ASSIGNMENT = With the line that contains "common name: red-cheeked squirrel" as the final line, return every line from the start of the data below exactly.

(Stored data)
====

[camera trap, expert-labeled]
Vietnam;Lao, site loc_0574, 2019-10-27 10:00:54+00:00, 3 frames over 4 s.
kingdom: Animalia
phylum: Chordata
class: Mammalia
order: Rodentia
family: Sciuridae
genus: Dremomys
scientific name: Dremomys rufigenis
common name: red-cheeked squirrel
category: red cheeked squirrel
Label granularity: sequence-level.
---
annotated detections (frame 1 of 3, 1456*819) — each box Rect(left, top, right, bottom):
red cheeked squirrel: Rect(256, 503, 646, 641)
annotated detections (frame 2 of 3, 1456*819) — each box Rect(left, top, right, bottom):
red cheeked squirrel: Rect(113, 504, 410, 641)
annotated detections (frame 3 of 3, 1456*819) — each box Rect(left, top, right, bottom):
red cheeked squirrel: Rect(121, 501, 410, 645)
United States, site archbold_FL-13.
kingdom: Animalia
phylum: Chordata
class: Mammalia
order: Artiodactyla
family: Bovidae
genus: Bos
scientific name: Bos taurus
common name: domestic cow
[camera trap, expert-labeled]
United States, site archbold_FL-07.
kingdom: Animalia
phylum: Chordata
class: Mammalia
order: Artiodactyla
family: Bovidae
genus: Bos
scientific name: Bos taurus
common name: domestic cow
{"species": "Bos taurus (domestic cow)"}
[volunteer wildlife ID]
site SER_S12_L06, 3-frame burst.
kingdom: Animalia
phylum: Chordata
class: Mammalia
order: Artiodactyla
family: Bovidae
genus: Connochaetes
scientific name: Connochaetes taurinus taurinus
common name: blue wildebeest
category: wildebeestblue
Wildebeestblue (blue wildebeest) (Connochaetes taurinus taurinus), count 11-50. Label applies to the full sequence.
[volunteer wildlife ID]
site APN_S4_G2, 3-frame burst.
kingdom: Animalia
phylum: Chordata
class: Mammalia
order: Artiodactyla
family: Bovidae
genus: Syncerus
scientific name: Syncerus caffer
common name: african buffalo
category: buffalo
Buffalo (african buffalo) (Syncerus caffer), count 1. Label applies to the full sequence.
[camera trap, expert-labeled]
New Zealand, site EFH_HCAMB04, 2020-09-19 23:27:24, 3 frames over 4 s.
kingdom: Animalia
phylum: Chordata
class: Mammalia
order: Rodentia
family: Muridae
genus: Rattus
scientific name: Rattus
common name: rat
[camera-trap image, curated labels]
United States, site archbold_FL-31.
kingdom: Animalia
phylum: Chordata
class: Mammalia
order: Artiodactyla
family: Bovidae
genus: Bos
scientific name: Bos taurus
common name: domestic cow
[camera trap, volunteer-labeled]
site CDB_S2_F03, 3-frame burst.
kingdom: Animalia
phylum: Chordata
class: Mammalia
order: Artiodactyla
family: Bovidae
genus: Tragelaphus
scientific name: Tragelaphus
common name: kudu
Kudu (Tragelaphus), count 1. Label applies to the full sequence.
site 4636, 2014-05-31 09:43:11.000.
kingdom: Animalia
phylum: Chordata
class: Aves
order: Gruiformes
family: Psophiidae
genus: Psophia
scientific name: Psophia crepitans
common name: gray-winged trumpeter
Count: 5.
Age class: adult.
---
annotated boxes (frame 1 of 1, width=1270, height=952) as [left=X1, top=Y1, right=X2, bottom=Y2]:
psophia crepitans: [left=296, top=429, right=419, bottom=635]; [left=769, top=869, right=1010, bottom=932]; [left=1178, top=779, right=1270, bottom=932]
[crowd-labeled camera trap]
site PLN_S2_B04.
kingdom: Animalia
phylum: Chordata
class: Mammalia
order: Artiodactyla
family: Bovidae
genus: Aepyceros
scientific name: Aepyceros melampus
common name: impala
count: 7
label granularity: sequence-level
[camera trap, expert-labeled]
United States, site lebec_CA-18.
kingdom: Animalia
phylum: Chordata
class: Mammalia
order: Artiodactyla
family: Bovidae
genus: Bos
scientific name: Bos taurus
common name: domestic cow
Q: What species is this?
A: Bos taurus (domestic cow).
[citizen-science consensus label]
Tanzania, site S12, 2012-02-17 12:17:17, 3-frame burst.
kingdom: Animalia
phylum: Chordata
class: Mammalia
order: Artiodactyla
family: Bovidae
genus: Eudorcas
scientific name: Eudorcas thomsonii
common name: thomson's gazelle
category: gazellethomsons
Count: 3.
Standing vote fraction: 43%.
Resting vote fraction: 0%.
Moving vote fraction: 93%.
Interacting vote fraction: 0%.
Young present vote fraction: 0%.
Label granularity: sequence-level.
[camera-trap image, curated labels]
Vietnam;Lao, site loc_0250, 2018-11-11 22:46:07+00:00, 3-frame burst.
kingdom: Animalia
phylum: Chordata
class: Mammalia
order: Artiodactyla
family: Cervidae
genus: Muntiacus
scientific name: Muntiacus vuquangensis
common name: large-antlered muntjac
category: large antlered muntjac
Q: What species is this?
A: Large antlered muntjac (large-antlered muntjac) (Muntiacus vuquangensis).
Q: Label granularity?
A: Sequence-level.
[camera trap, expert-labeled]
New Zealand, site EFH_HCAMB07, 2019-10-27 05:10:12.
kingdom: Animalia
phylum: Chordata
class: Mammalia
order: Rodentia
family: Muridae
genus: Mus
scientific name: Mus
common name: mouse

====

OUTPUT OF THE EXERCISE =
[camera trap, expert-labeled]
Vietnam;Lao, site loc_0574, 2019-10-27 10:00:54+00:00, 3 frames over 4 s.
kingdom: Animalia
phylum: Chordata
class: Mammalia
order: Rodentia
family: Sciuridae
genus: Dremomys
scientific name: Dremomys rufigenis
common name: red-cheeked squirrel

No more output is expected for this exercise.